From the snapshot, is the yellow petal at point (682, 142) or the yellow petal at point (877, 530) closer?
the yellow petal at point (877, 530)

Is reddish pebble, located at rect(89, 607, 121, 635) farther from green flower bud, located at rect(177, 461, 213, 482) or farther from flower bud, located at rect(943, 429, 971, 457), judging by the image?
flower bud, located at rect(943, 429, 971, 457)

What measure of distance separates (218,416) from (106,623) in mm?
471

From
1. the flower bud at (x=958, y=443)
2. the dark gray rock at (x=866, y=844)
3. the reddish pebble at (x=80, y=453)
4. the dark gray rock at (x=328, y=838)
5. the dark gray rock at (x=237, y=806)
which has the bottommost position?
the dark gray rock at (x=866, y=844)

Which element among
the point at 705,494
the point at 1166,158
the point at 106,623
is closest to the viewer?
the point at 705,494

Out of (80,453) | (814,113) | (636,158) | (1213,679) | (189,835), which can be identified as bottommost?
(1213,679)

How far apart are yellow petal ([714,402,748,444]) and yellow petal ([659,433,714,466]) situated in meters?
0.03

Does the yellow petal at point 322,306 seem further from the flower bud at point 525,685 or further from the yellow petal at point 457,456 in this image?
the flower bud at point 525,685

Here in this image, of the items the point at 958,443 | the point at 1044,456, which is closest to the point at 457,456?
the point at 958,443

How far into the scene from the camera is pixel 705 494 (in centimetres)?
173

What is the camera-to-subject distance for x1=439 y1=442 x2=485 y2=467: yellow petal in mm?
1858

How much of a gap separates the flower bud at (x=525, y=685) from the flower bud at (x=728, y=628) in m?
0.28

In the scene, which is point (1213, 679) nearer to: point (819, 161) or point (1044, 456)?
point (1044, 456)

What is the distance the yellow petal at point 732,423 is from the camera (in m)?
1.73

........

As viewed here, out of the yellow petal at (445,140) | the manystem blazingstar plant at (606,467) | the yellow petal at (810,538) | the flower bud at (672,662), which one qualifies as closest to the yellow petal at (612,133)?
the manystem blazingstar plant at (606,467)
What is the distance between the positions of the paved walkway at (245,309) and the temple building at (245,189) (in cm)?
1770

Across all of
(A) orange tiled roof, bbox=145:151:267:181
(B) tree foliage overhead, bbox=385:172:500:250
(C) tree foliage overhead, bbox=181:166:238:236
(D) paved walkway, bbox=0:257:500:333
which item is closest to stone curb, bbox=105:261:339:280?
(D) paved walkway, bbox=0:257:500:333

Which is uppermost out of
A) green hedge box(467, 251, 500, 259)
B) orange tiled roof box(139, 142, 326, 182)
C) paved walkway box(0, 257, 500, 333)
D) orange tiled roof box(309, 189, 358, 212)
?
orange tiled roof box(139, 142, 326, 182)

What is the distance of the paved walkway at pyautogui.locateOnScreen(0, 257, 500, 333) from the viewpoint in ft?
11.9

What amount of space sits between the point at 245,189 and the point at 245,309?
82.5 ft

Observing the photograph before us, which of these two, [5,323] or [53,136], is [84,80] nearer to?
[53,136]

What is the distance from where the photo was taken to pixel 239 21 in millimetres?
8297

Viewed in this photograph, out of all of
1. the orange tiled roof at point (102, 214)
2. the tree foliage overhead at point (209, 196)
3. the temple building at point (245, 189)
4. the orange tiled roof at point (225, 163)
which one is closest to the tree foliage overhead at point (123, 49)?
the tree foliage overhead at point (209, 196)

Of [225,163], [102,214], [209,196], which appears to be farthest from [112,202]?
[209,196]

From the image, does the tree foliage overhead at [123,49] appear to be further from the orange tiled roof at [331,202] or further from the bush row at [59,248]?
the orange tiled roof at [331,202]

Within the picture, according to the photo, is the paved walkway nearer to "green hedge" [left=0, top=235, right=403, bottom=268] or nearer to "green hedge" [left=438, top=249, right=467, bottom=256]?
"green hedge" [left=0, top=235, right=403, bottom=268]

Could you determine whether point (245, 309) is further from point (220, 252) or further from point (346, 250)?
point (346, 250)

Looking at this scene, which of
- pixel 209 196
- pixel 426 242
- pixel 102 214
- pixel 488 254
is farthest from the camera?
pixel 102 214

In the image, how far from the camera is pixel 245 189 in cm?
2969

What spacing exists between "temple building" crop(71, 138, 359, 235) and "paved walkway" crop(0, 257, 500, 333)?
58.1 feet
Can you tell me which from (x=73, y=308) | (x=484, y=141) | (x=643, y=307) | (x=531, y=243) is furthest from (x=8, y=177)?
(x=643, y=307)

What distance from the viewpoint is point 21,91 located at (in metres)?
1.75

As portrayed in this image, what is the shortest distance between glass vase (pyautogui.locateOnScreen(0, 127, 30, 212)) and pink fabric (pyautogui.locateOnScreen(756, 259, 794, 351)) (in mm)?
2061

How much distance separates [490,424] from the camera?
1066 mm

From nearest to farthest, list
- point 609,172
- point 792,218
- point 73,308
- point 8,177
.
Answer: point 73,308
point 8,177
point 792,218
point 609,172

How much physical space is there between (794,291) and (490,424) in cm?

........

- **What is asked**
Gather and copy out every line above that contains the word "dark". Upper and lower case count.

- **The response**
2. the dark gray rock at (x=866, y=844)
4. the dark gray rock at (x=328, y=838)
5. the dark gray rock at (x=237, y=806)
the dark gray rock at (x=866, y=844)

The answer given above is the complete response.